### WHAT TO PRODUCE
Copy the stretch from the start of the records through the line containing "93L65 100L72 107L75", keeping every character unchanged.

### GIVEN DATA
----
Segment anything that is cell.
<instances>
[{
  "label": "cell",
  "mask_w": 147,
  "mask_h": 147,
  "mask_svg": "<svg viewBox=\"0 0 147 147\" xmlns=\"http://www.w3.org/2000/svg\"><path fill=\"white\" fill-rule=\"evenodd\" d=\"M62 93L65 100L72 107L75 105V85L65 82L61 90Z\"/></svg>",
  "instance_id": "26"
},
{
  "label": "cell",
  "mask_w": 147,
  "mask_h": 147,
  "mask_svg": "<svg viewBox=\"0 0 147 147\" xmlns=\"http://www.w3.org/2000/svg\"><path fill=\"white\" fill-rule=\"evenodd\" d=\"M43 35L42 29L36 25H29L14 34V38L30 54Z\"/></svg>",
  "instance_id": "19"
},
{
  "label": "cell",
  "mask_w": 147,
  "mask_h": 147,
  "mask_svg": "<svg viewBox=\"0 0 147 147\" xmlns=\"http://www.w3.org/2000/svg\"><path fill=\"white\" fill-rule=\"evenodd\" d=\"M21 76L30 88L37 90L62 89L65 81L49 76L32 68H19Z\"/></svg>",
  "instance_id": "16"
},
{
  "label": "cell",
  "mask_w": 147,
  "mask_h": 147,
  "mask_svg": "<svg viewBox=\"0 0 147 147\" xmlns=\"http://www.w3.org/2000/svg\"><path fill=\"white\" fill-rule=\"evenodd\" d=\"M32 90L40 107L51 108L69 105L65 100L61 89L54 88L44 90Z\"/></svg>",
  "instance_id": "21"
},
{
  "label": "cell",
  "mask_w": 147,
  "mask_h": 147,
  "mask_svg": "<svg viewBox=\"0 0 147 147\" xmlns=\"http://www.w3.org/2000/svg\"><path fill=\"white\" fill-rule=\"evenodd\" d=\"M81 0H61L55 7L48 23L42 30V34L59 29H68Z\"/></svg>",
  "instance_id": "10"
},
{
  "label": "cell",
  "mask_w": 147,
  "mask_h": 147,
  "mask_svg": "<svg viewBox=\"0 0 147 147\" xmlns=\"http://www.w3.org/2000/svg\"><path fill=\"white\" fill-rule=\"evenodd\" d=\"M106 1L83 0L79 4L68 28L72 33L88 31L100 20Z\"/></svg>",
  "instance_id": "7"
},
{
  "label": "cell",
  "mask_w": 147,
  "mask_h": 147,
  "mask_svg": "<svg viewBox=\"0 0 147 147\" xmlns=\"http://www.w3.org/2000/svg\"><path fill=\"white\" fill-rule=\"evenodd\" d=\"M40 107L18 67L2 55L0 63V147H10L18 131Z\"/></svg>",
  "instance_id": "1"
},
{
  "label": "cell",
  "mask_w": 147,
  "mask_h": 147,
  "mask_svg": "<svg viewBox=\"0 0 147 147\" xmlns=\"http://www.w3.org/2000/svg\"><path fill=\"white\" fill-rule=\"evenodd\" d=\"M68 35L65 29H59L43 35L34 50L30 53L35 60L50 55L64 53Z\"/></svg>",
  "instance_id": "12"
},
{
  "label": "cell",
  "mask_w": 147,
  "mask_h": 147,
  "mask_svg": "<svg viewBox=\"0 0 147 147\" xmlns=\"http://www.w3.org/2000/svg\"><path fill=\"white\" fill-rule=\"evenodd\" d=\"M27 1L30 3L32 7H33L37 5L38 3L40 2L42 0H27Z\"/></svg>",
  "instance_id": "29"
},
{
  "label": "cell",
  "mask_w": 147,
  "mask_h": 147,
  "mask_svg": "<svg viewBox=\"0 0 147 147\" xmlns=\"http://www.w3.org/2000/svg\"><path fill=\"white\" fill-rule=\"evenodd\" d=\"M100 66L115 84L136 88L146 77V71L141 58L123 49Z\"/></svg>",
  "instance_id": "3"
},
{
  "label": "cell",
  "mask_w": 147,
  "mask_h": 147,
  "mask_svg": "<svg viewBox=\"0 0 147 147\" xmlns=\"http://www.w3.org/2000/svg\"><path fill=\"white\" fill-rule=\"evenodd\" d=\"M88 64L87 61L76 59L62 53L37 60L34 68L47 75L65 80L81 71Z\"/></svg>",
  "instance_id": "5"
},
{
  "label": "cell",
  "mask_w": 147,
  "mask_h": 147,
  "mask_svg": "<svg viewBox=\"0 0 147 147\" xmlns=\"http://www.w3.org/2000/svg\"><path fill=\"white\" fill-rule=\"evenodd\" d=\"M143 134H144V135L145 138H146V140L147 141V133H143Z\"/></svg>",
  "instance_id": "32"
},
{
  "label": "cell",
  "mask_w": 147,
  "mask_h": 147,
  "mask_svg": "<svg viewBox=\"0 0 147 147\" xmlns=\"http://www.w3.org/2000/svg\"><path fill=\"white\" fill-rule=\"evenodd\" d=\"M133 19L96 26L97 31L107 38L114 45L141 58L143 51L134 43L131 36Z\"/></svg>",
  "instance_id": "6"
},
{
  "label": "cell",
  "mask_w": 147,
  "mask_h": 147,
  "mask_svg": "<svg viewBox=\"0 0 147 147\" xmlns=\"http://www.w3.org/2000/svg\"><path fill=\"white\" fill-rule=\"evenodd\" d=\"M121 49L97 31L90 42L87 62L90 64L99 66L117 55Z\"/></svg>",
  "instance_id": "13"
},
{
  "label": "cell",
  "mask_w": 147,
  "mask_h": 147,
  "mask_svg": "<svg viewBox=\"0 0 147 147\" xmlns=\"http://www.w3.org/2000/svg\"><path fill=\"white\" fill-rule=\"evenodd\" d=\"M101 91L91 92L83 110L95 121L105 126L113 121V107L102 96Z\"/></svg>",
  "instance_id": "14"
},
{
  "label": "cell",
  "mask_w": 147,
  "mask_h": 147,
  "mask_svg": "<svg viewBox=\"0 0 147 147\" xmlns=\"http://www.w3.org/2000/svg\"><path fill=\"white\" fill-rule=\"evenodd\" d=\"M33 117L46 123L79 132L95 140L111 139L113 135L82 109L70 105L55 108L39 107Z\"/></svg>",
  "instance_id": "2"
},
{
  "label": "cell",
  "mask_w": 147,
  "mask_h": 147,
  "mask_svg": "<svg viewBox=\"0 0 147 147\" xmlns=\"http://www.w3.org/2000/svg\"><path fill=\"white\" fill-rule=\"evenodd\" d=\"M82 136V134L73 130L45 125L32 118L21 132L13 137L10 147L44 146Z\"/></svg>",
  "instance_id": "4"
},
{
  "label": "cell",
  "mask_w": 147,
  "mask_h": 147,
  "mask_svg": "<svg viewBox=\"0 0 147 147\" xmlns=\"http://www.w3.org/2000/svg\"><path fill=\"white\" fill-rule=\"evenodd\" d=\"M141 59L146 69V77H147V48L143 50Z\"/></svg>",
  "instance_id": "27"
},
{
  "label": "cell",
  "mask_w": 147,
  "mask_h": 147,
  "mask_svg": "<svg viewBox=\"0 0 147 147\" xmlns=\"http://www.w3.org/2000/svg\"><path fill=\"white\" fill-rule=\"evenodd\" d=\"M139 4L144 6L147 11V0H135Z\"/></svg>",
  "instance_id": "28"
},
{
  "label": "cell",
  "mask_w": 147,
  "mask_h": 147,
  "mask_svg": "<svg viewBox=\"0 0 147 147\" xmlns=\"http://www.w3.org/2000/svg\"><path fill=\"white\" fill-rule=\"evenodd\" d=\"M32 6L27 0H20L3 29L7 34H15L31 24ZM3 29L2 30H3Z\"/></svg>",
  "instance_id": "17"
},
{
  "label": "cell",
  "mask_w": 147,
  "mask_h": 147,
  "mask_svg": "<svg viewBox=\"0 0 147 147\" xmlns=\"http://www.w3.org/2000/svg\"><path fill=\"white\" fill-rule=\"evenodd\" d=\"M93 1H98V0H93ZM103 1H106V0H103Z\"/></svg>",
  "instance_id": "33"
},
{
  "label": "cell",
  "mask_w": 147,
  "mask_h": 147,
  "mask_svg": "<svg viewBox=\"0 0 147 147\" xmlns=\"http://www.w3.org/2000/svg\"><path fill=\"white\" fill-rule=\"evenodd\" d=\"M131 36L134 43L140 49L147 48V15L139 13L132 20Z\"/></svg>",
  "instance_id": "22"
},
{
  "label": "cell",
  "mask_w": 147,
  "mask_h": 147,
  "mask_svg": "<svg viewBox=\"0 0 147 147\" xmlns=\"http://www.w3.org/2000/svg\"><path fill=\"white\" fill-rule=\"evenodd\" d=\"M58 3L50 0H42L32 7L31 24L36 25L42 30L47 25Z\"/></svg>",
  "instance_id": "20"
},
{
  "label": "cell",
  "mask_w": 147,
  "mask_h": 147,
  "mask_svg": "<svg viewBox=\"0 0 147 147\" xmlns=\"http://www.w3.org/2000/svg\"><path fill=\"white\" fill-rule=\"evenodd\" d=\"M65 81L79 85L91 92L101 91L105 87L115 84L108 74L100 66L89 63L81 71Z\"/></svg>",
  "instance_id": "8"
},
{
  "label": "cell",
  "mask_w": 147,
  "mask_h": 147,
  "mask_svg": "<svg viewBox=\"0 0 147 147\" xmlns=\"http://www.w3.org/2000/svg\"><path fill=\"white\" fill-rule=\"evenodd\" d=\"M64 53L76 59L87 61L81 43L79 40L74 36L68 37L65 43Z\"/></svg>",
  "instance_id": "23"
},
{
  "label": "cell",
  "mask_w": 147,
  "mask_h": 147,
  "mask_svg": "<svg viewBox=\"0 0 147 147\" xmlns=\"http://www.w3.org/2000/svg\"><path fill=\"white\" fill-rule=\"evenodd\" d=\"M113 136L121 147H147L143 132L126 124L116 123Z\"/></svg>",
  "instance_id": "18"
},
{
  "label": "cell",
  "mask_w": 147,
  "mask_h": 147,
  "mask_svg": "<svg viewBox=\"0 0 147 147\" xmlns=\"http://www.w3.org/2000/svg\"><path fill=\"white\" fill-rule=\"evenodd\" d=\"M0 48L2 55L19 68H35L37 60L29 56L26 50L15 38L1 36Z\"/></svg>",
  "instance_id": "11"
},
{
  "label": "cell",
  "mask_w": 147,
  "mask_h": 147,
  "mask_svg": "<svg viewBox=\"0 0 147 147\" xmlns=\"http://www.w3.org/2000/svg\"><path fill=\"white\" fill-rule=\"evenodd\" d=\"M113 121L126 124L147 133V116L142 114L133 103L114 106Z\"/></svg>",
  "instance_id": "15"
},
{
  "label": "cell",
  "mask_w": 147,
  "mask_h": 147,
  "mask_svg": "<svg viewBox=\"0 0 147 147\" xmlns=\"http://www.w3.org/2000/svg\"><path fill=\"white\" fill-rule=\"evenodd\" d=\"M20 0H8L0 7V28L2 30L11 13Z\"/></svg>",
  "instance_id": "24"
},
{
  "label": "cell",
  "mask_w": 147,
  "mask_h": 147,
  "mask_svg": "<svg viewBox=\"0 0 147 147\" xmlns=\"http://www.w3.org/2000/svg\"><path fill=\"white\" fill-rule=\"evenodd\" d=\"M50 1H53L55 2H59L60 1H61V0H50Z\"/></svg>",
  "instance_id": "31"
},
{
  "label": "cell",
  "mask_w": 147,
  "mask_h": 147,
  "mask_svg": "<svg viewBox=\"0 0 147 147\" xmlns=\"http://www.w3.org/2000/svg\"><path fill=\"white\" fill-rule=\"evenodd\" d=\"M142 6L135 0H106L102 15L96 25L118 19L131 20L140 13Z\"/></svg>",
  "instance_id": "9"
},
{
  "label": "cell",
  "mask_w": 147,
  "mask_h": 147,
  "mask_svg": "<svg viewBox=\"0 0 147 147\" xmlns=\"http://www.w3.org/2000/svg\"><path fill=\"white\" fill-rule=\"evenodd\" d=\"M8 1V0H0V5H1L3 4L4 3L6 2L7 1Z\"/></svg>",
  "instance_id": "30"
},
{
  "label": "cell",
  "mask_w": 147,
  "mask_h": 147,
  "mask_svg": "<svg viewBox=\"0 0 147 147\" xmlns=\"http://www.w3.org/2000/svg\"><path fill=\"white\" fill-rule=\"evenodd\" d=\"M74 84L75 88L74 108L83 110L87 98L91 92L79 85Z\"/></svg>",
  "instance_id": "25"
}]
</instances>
----
### TASK RESPONSE
Segment anything that is cell.
<instances>
[{
  "label": "cell",
  "mask_w": 147,
  "mask_h": 147,
  "mask_svg": "<svg viewBox=\"0 0 147 147\" xmlns=\"http://www.w3.org/2000/svg\"><path fill=\"white\" fill-rule=\"evenodd\" d=\"M62 93L65 100L72 107L75 105V85L65 82L61 90Z\"/></svg>",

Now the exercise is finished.